With Pyne-esque chutzpah, the assistant productivity minister, Peter Hendy, explained that his work was largely done. Despite truly heroic estimates of their economic value to the nation (at least $1bn a year), the red tape repeal days were mostly about removing anachronisms and correcting punctuation in the nation’s legislation. As annoying as errant apostrophes and misplaced hyphens can be, they probably didn’t warrant their own website, nor were so offensive as to need incineration.
Abbott’s beloved “green army” also appears to be quietly marching off the political stage after its budget was nearly halved in the mid-year economic update. But the “Direct Action” climate policy remains unchanged, despite being demonstrably unfit for purpose, and senators such as Ian Macdonald, who thinks the idea that the climate has changed more since the dawn of the industrial age is a “fad”, were utterly delighted when the CSIRO announced this week that it was directing funding away from climate research.

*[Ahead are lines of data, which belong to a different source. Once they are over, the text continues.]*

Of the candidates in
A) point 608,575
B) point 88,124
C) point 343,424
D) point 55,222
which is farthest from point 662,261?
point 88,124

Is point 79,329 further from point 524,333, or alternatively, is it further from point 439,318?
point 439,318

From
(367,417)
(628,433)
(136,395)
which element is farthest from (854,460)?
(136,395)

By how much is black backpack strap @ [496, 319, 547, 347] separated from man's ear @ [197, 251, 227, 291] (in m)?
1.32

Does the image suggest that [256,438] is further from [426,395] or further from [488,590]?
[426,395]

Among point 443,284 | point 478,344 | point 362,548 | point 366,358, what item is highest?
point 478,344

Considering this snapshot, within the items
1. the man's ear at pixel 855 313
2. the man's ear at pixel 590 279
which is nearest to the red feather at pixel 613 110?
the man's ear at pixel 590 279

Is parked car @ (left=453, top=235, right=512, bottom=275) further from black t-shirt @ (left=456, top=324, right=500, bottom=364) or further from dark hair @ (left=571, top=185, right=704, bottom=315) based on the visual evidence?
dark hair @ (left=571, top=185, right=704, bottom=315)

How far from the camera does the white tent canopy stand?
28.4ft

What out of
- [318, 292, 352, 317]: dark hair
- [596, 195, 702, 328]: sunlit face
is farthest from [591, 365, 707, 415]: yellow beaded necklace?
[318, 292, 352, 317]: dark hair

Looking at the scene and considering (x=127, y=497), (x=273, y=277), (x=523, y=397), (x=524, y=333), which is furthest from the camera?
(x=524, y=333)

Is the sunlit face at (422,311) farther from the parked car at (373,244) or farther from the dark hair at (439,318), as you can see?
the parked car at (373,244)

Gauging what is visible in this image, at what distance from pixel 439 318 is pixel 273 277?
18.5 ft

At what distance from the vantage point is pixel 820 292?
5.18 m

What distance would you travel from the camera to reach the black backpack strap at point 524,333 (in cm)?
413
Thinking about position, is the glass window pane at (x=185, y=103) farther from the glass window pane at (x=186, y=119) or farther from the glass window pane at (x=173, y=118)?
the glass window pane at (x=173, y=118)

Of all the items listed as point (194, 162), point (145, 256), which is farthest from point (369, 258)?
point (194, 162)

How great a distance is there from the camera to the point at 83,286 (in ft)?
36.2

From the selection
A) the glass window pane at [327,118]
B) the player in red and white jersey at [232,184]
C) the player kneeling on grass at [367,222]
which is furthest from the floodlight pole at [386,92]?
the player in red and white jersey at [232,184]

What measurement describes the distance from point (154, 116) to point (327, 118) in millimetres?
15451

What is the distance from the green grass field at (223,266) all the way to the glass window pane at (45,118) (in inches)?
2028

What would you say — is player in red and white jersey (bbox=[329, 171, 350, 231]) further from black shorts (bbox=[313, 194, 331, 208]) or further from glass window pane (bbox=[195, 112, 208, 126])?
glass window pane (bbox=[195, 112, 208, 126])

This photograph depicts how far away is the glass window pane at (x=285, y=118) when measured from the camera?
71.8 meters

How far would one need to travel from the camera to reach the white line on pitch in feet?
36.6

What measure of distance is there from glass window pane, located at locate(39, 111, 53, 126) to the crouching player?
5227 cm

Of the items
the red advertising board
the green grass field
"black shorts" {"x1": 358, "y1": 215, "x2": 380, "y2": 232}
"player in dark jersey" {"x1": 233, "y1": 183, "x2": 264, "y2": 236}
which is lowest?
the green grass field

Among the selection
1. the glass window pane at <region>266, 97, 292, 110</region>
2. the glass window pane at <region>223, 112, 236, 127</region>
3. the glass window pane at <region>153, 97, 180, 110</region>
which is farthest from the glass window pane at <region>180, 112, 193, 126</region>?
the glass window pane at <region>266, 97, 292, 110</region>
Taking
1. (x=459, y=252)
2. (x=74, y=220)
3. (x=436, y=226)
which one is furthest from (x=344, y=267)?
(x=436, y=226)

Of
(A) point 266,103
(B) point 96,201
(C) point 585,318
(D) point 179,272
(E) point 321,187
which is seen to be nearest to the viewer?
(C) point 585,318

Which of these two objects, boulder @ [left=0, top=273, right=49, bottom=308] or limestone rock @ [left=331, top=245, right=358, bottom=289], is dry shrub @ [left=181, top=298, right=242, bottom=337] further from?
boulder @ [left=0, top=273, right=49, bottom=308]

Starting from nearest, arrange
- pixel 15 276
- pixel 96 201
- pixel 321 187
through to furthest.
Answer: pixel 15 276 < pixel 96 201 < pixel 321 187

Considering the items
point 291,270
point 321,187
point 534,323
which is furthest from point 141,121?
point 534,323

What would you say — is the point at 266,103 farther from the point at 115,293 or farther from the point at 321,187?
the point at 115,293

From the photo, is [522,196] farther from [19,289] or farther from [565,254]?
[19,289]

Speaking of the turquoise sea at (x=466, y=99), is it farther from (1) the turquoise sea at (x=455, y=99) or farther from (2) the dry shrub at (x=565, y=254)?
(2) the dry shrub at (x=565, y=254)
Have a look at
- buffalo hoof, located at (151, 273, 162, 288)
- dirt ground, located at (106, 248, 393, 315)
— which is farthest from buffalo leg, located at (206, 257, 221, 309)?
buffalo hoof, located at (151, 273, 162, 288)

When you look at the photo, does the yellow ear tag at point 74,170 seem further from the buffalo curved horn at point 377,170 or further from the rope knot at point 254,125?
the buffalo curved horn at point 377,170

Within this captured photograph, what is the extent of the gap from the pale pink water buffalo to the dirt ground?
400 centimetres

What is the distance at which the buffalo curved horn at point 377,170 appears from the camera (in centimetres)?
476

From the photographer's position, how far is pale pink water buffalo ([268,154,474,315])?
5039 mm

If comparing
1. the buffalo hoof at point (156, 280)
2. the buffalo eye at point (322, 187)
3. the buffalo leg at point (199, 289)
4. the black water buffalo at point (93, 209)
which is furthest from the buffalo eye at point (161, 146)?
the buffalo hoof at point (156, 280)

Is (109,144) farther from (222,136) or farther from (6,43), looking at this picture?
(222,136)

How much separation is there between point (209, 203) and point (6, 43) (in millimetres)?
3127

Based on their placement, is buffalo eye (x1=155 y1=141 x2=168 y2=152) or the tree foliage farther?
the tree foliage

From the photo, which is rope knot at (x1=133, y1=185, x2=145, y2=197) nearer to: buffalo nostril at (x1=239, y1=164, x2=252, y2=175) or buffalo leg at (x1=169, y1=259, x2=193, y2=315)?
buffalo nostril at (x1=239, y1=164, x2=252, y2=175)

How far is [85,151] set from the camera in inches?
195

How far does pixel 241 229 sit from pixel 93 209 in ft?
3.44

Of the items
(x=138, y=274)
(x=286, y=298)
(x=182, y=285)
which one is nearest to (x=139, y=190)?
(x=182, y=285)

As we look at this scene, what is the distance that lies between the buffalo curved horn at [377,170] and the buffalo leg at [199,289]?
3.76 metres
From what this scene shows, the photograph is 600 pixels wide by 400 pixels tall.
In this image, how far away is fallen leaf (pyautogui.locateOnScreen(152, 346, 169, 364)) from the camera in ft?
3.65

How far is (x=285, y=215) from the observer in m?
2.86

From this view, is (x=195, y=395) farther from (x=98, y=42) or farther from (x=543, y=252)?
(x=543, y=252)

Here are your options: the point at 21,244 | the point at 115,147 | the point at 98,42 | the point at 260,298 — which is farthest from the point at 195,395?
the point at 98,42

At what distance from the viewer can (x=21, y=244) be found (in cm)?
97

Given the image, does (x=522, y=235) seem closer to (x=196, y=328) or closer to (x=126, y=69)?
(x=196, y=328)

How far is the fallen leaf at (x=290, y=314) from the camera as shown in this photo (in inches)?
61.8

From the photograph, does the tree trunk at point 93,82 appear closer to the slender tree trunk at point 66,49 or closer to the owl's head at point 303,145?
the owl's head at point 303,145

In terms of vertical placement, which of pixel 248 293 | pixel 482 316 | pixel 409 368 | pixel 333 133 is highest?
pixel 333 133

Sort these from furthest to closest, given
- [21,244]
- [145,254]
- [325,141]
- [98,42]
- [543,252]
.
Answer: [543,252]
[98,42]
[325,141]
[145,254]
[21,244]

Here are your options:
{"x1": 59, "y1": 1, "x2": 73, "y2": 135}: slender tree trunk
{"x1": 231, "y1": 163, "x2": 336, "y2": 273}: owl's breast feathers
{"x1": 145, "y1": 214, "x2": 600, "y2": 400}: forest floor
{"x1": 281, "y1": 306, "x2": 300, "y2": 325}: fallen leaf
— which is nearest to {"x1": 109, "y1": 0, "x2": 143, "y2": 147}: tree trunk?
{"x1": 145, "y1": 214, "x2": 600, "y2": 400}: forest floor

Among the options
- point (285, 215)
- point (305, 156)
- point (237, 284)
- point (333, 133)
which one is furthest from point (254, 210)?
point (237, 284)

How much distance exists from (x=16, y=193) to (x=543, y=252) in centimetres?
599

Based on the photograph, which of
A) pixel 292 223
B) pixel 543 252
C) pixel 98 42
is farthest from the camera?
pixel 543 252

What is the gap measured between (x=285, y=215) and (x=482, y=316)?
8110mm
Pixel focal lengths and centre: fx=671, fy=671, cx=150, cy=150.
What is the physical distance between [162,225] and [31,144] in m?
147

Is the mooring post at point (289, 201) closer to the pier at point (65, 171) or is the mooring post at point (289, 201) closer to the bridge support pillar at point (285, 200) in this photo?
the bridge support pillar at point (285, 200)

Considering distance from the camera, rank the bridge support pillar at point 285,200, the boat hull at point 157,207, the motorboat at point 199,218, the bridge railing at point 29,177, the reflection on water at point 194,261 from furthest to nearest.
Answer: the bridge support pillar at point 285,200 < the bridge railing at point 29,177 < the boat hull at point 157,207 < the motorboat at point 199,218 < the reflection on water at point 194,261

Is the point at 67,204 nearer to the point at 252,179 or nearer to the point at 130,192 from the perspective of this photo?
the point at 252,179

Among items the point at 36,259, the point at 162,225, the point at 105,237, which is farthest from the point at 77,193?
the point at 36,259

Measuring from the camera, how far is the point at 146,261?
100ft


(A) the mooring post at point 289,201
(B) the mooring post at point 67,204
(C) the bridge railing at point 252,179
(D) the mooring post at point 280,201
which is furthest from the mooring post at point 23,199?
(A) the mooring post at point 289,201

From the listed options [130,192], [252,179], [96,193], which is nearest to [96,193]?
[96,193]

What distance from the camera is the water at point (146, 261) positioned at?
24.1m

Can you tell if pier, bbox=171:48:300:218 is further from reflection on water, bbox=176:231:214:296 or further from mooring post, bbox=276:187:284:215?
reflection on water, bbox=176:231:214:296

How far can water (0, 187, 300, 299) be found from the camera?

“I have to say that is the approach that the late Professor Bob Carter, who was pilloried high and low by the Labor party and the Greens political party. That is the view Professor Carter has been espousing for a long time. He and I have always said, ‘Of course the climate is changing.’ As I often say – giving an extreme example – once upon a time Australia was covered in snow. It is not now, so clearly the climate has changed since aeons ago. What the CSIRO are now doing is saying, ‘Right, we accept the climate has changed.’ CSIRO scientists did a lot of work on this ... We’ve got to move on now,” he crowed in the Senate.
If the GST is shelved, the government will go to the election promising changes to superannuation, perhaps to negative gearing and cuts to family payments to fund a lower personal tax, while Labor makes similar cuts to super and probably negative gearing to pay for hospitals and schools.
So how would the parties then answer Broadbent’s very good question – what is the problem for which the proposed policies are the solution?
For the government, the answer would be bracket creep as an impediment to productivity and growth. It’s an issue identified by successive Treasury secretaries as a long-term problem but at a time of record low wage growth possibly not the country’s most hot-button issue. For Labor, the answer would be underfunded hospitals and disadvantaged schools falling behind.
For the moment, the rock and the hard place are obscured by the Coalition’s runaway polling success. Turnbull is preferred by 59% of the electorate, and for good reason is at almost unbackable odds to win this year’s election.
But Shorten does have the advantage of entering the election fight knowing what he’s selling and why, and not having to spruik a bunch of policies everyone knows he doesn’t believe in.